## WHAT THIS TASK INVOLVES
How do the lines below between the ones holding "dřevěné dveře včetně" and "SETTING BOUNDARIES 2", inclusive, read? Give them again exactly, with no other lines.

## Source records
:::::

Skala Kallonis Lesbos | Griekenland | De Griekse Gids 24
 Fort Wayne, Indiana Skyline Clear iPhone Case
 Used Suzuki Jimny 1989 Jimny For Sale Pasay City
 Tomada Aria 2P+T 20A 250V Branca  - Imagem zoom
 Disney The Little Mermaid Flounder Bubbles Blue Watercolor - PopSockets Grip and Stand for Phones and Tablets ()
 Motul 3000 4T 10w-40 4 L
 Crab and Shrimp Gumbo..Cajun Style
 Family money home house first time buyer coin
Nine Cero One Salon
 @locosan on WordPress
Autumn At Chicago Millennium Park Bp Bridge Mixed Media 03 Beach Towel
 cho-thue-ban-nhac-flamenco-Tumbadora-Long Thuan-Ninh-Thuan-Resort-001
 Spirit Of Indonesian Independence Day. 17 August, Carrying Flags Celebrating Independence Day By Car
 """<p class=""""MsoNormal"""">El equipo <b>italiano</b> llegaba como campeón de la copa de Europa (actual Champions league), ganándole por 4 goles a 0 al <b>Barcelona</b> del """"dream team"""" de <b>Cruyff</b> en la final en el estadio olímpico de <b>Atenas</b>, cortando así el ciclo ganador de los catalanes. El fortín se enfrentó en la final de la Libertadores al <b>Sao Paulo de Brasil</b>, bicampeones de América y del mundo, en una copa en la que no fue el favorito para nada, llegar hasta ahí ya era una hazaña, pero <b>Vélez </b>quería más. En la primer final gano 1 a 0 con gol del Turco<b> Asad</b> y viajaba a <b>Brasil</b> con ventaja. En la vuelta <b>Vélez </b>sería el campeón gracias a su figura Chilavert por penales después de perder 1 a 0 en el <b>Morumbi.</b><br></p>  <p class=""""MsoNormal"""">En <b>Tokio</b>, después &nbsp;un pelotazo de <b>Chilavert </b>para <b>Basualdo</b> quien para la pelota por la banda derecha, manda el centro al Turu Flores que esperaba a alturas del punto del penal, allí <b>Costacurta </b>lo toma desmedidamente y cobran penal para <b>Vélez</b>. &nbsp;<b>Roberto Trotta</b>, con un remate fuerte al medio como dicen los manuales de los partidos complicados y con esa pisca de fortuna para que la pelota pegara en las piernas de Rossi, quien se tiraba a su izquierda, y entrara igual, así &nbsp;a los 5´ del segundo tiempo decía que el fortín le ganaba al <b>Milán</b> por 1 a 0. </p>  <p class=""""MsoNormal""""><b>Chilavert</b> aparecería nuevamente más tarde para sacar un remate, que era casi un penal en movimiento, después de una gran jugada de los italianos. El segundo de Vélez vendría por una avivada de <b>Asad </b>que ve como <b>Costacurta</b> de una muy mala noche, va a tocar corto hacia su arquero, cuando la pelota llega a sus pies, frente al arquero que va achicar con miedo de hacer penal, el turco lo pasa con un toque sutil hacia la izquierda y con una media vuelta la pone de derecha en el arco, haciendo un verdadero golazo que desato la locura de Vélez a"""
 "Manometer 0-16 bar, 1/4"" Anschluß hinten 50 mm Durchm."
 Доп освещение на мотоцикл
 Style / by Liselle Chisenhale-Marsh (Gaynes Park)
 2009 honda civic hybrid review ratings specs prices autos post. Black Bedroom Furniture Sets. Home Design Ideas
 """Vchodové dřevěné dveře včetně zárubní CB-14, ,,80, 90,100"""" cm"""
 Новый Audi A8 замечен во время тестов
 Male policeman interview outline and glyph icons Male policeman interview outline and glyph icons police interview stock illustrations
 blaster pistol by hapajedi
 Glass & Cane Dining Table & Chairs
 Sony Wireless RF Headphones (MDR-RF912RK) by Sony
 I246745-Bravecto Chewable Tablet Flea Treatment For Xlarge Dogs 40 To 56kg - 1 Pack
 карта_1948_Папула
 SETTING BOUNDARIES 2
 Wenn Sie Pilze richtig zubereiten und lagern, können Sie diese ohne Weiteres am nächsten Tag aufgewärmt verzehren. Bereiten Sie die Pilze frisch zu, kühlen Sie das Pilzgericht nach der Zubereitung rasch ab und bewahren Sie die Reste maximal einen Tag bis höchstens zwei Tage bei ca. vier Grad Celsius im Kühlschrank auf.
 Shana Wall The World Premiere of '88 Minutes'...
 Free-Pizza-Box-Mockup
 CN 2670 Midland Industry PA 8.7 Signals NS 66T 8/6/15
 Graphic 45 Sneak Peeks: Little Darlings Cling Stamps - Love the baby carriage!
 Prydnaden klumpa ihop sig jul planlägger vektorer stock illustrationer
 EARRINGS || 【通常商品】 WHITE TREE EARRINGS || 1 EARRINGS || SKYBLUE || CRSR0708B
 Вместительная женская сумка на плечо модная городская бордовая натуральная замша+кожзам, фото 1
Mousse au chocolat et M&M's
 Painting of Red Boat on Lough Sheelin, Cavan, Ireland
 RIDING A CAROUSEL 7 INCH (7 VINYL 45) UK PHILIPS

:::::

## WRITTEN RESPONSE
 """Vchodové dřevěné dveře včetně zárubní CB-14, ,,80, 90,100"""" cm"""
 Новый Audi A8 замечен во время тестов
 Male policeman interview outline and glyph icons Male policeman interview outline and glyph icons police interview stock illustrations
 blaster pistol by hapajedi
 Glass & Cane Dining Table & Chairs
 Sony Wireless RF Headphones (MDR-RF912RK) by Sony
 I246745-Bravecto Chewable Tablet Flea Treatment For Xlarge Dogs 40 To 56kg - 1 Pack
 карта_1948_Папула
 SETTING BOUNDARIES 2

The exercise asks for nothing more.